Your instructions: Transcribe the data in full, keeping each line exactly as it appears.

Exercise materials:

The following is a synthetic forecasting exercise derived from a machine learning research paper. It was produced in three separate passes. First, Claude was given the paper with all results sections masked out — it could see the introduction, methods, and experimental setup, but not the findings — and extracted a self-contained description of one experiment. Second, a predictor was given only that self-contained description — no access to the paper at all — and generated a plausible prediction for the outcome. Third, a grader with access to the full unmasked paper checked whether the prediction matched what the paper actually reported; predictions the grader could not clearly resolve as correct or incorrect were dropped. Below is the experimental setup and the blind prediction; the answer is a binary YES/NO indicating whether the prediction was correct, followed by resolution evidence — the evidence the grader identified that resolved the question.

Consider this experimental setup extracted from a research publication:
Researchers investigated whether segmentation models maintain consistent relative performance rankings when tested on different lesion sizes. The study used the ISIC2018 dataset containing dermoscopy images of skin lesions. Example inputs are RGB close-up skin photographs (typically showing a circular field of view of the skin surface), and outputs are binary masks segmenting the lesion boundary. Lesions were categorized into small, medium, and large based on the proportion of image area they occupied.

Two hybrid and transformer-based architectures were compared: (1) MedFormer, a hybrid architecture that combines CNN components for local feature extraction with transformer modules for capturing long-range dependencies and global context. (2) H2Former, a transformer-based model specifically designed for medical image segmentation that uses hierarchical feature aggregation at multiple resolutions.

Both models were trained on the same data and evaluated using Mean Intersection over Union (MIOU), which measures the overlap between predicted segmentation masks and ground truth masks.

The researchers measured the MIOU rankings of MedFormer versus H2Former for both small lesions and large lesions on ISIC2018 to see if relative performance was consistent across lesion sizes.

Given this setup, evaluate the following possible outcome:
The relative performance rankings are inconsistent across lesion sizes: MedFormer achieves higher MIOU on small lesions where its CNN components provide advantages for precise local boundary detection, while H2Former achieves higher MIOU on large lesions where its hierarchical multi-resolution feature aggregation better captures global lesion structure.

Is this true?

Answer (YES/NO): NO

Task result:
The following is a synthetic forecasting exercise derived from a machine learning research paper. It was produced in three separate passes. First, Claude was given the paper with all results sections masked out — it could see the introduction, methods, and experimental setup, but not the findings — and extracted a self-contained description of one experiment. Second, a predictor was given only that self-contained description — no access to the paper at all — and generated a plausible prediction for the outcome. Third, a grader with access to the full unmasked paper checked whether the prediction matched what the paper actually reported; predictions the grader could not clearly resolve as correct or incorrect were dropped. Below is the experimental setup and the blind prediction; the answer is a binary YES/NO indicating whether the prediction was correct, followed by resolution evidence — the evidence the grader identified that resolved the question.

Consider this experimental setup extracted from a research publication:
Researchers investigated whether segmentation models maintain consistent relative performance rankings when tested on different lesion sizes. The study used the ISIC2018 dataset containing dermoscopy images of skin lesions. Example inputs are RGB close-up skin photographs (typically showing a circular field of view of the skin surface), and outputs are binary masks segmenting the lesion boundary. Lesions were categorized into small, medium, and large based on the proportion of image area they occupied.

Two hybrid and transformer-based architectures were compared: (1) MedFormer, a hybrid architecture that combines CNN components for local feature extraction with transformer modules for capturing long-range dependencies and global context. (2) H2Former, a transformer-based model specifically designed for medical image segmentation that uses hierarchical feature aggregation at multiple resolutions.

Both models were trained on the same data and evaluated using Mean Intersection over Union (MIOU), which measures the overlap between predicted segmentation masks and ground truth masks.

The researchers measured the MIOU rankings of MedFormer versus H2Former for both small lesions and large lesions on ISIC2018 to see if relative performance was consistent across lesion sizes.

Given this setup, evaluate the following possible outcome:
The relative performance rankings are inconsistent across lesion sizes: MedFormer achieves higher MIOU on small lesions where its CNN components provide advantages for precise local boundary detection, while H2Former achieves higher MIOU on large lesions where its hierarchical multi-resolution feature aggregation better captures global lesion structure.

Is this true?

Answer (YES/NO): NO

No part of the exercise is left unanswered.